>> Begin
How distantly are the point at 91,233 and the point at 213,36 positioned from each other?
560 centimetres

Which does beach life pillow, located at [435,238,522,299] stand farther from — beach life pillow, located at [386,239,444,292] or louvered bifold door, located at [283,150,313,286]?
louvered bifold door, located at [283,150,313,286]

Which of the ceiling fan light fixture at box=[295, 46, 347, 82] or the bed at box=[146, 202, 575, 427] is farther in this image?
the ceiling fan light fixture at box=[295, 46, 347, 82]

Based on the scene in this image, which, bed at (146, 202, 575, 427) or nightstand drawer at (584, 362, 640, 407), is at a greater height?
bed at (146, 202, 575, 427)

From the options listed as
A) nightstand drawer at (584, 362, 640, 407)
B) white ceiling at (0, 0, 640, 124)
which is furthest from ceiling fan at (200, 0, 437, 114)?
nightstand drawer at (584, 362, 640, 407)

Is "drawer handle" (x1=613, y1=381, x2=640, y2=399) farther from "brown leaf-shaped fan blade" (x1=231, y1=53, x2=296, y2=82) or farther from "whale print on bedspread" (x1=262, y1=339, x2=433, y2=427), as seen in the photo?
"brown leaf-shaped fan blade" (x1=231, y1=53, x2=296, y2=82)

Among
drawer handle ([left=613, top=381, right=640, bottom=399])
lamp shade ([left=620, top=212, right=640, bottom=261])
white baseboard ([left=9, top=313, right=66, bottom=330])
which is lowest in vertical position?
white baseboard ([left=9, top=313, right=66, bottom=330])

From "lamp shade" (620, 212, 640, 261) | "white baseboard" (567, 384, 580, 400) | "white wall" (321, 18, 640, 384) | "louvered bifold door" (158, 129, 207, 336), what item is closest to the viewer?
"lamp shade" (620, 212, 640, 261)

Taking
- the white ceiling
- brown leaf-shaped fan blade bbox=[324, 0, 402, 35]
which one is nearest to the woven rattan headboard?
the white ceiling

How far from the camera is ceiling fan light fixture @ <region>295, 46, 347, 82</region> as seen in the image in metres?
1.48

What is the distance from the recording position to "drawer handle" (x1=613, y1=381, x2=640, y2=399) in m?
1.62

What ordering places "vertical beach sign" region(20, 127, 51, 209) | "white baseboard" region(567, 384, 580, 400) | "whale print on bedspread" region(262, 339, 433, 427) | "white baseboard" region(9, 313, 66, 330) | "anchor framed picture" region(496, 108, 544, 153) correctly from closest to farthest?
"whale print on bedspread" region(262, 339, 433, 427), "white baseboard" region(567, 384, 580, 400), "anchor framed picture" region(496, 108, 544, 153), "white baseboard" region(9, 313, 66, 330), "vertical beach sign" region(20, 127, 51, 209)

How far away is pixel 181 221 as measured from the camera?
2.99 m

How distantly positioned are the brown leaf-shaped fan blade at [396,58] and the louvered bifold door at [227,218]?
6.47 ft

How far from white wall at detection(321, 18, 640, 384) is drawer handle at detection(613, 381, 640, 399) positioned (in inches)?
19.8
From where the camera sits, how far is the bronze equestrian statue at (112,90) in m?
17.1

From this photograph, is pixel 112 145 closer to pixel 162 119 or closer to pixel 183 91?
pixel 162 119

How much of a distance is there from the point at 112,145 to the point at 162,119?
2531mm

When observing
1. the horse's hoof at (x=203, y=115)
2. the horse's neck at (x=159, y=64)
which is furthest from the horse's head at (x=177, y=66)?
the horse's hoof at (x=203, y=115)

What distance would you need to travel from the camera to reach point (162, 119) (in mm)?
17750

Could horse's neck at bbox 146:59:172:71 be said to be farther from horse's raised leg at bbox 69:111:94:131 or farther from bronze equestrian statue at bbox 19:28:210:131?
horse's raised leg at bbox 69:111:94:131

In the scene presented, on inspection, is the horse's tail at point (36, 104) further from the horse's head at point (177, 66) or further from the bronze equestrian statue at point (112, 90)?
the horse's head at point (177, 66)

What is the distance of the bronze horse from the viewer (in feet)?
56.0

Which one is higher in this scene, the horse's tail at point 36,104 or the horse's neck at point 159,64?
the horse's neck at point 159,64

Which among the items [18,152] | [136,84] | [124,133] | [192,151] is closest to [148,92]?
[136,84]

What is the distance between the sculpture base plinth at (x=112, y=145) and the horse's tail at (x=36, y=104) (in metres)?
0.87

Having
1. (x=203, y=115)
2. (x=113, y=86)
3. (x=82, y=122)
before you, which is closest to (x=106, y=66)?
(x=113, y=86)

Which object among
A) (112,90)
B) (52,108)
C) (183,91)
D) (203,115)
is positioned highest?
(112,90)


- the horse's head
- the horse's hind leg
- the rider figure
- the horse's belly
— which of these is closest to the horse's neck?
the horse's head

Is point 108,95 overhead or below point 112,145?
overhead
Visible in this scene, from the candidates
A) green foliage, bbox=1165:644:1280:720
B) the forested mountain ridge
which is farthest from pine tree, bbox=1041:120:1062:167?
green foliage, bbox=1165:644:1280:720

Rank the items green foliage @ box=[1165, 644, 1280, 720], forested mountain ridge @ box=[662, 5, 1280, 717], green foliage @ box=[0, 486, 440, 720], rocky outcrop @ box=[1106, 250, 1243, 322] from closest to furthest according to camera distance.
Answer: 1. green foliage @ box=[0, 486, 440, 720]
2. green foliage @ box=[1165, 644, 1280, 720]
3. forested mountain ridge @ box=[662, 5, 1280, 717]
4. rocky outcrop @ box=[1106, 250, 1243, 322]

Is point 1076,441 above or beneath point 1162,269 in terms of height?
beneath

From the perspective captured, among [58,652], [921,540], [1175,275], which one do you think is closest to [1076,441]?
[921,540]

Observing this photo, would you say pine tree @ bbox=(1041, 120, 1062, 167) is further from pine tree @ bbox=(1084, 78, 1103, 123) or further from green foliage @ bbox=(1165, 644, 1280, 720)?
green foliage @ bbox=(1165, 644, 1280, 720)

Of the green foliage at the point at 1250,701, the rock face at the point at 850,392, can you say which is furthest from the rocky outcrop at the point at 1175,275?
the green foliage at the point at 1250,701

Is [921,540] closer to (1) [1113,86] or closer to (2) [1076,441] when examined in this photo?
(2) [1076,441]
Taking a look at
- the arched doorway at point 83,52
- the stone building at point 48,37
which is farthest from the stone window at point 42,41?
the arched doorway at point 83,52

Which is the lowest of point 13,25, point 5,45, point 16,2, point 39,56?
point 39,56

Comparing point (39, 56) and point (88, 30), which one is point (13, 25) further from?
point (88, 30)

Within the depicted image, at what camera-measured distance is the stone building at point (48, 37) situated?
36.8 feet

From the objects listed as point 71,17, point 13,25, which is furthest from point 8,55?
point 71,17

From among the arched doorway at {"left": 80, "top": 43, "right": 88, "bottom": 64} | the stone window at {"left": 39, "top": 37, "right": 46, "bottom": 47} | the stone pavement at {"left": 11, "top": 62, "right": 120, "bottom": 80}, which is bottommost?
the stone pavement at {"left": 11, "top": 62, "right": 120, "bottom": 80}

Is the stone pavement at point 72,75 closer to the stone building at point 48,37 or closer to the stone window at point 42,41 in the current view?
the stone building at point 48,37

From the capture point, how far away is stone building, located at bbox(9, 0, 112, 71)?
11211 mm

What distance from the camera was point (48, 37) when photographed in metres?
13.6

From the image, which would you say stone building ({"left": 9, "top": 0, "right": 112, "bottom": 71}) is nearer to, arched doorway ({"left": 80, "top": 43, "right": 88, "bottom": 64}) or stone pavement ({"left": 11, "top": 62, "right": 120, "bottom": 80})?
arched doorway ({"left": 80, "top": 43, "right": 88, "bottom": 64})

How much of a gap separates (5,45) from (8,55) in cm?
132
>> End
What the task asks
Print the whole listing exactly as it is.

Response below
How distantly are the point at 91,233 and the point at 213,36 positioned from each other?
560 centimetres

Which does beach life pillow, located at [435,238,522,299] stand farther from — beach life pillow, located at [386,239,444,292] or louvered bifold door, located at [283,150,313,286]?
louvered bifold door, located at [283,150,313,286]

Which of the ceiling fan light fixture at box=[295, 46, 347, 82] or the bed at box=[146, 202, 575, 427] is farther in this image?
the ceiling fan light fixture at box=[295, 46, 347, 82]

Based on the scene in this image, which, bed at (146, 202, 575, 427) or nightstand drawer at (584, 362, 640, 407), is at a greater height?
bed at (146, 202, 575, 427)

From the options listed as
A) nightstand drawer at (584, 362, 640, 407)
B) white ceiling at (0, 0, 640, 124)
which is furthest from ceiling fan at (200, 0, 437, 114)?
nightstand drawer at (584, 362, 640, 407)

Is "drawer handle" (x1=613, y1=381, x2=640, y2=399) farther from "brown leaf-shaped fan blade" (x1=231, y1=53, x2=296, y2=82) or farther from "whale print on bedspread" (x1=262, y1=339, x2=433, y2=427), as seen in the photo?
"brown leaf-shaped fan blade" (x1=231, y1=53, x2=296, y2=82)

Among
drawer handle ([left=613, top=381, right=640, bottom=399])
lamp shade ([left=620, top=212, right=640, bottom=261])
white baseboard ([left=9, top=313, right=66, bottom=330])
which is lowest in vertical position?
white baseboard ([left=9, top=313, right=66, bottom=330])

From "lamp shade" (620, 212, 640, 261) | "white baseboard" (567, 384, 580, 400) | "white wall" (321, 18, 640, 384) | "louvered bifold door" (158, 129, 207, 336), what item is closest to the viewer?
"lamp shade" (620, 212, 640, 261)

Taking
- the white ceiling
- brown leaf-shaped fan blade bbox=[324, 0, 402, 35]
which one is nearest to the woven rattan headboard?
the white ceiling

How far from the camera is ceiling fan light fixture @ <region>295, 46, 347, 82</region> as seen in the image in metres?
1.48

What is the distance from the recording position to "drawer handle" (x1=613, y1=381, x2=640, y2=399) in m?
1.62

What ordering places "vertical beach sign" region(20, 127, 51, 209) | "white baseboard" region(567, 384, 580, 400) | "whale print on bedspread" region(262, 339, 433, 427) | "white baseboard" region(9, 313, 66, 330) | "anchor framed picture" region(496, 108, 544, 153) correctly from closest to farthest?
"whale print on bedspread" region(262, 339, 433, 427), "white baseboard" region(567, 384, 580, 400), "anchor framed picture" region(496, 108, 544, 153), "white baseboard" region(9, 313, 66, 330), "vertical beach sign" region(20, 127, 51, 209)

How far away is pixel 181 221 as measured from the camera?
2.99 m

How distantly positioned are the brown leaf-shaped fan blade at [396,58] and the louvered bifold door at [227,218]?
6.47 ft

How far from white wall at detection(321, 18, 640, 384) is drawer handle at detection(613, 381, 640, 399) positioned (in inches)?
19.8
From where the camera sits, how far is the bronze equestrian statue at (112,90) in m?
17.1

From this photograph, is pixel 112 145 closer to pixel 162 119 or closer to pixel 183 91?
pixel 162 119

How much of a distance is there from the point at 112,145 to the point at 162,119?
2531mm

When observing
1. the horse's hoof at (x=203, y=115)
2. the horse's neck at (x=159, y=64)
which is furthest from the horse's head at (x=177, y=66)?
the horse's hoof at (x=203, y=115)

What distance would you need to travel from the camera to reach point (162, 119) (in mm)?
17750

Could horse's neck at bbox 146:59:172:71 be said to be farther from horse's raised leg at bbox 69:111:94:131 or farther from bronze equestrian statue at bbox 19:28:210:131?
horse's raised leg at bbox 69:111:94:131

In the scene presented, on inspection, is the horse's tail at point (36, 104) further from the horse's head at point (177, 66) or further from the bronze equestrian statue at point (112, 90)?
the horse's head at point (177, 66)

What is the distance of the bronze horse from the viewer (in feet)?
56.0

Which one is higher in this scene, the horse's tail at point 36,104 or the horse's neck at point 159,64?
the horse's neck at point 159,64

Which among the items [18,152] | [136,84] | [124,133] | [192,151] is closest to [148,92]?
[136,84]

What is the distance between the sculpture base plinth at (x=112, y=145) and the horse's tail at (x=36, y=104) (in metres)?
0.87

Having
1. (x=203, y=115)
2. (x=113, y=86)
3. (x=82, y=122)
before you, which is closest to (x=106, y=66)?
(x=113, y=86)

Which object among
A) (112,90)
B) (52,108)
C) (183,91)
D) (203,115)
is positioned highest?
(112,90)


- the horse's head
- the horse's hind leg
- the rider figure
- the horse's belly
— which of these is closest to the horse's neck?
the horse's head

Is point 108,95 overhead or below point 112,145?
overhead
Visible in this scene, from the candidates
A) green foliage, bbox=1165:644:1280:720
B) the forested mountain ridge
which is farthest from pine tree, bbox=1041:120:1062:167?
green foliage, bbox=1165:644:1280:720

Rank the items green foliage @ box=[1165, 644, 1280, 720], forested mountain ridge @ box=[662, 5, 1280, 717], green foliage @ box=[0, 486, 440, 720], rocky outcrop @ box=[1106, 250, 1243, 322] from closest to furthest according to camera distance.
Answer: 1. green foliage @ box=[0, 486, 440, 720]
2. green foliage @ box=[1165, 644, 1280, 720]
3. forested mountain ridge @ box=[662, 5, 1280, 717]
4. rocky outcrop @ box=[1106, 250, 1243, 322]

Is point 1076,441 above or beneath point 1162,269 in terms of height?
beneath

From the perspective captured, among [58,652], [921,540], [1175,275], which one do you think is closest to [1076,441]?
[921,540]

Observing this photo, would you say pine tree @ bbox=(1041, 120, 1062, 167) is further from pine tree @ bbox=(1084, 78, 1103, 123) or further from green foliage @ bbox=(1165, 644, 1280, 720)?
green foliage @ bbox=(1165, 644, 1280, 720)

Of the green foliage at the point at 1250,701, the rock face at the point at 850,392, can you say which is furthest from the rocky outcrop at the point at 1175,275?
the green foliage at the point at 1250,701

Is [921,540] closer to (1) [1113,86] or closer to (2) [1076,441] when examined in this photo?
(2) [1076,441]
Taking a look at
- the arched doorway at point 83,52
- the stone building at point 48,37
which is farthest from the stone window at point 42,41?
the arched doorway at point 83,52

Which is the lowest of point 13,25, point 5,45, point 16,2, point 39,56?
point 39,56

Comparing point (39, 56) and point (88, 30), which one is point (13, 25) further from?
point (88, 30)

Within the depicted image, at what camera-measured distance is the stone building at point (48, 37) situated?
36.8 feet

From the objects listed as point 71,17, point 13,25, which is furthest from point 8,55?
point 71,17

From among the arched doorway at {"left": 80, "top": 43, "right": 88, "bottom": 64} | the stone window at {"left": 39, "top": 37, "right": 46, "bottom": 47} | the stone pavement at {"left": 11, "top": 62, "right": 120, "bottom": 80}, which is bottommost?
the stone pavement at {"left": 11, "top": 62, "right": 120, "bottom": 80}

Is the stone pavement at point 72,75 closer to the stone building at point 48,37 or closer to the stone window at point 42,41 in the current view?
the stone building at point 48,37

From the capture point, how far away is stone building, located at bbox(9, 0, 112, 71)?
11211 mm

What distance from the camera was point (48, 37) when photographed in metres?
13.6

From the image, which would you say stone building ({"left": 9, "top": 0, "right": 112, "bottom": 71}) is nearer to, arched doorway ({"left": 80, "top": 43, "right": 88, "bottom": 64}) or stone pavement ({"left": 11, "top": 62, "right": 120, "bottom": 80})?
arched doorway ({"left": 80, "top": 43, "right": 88, "bottom": 64})

How much of a gap separates (5,45) from (8,55) in cm?
132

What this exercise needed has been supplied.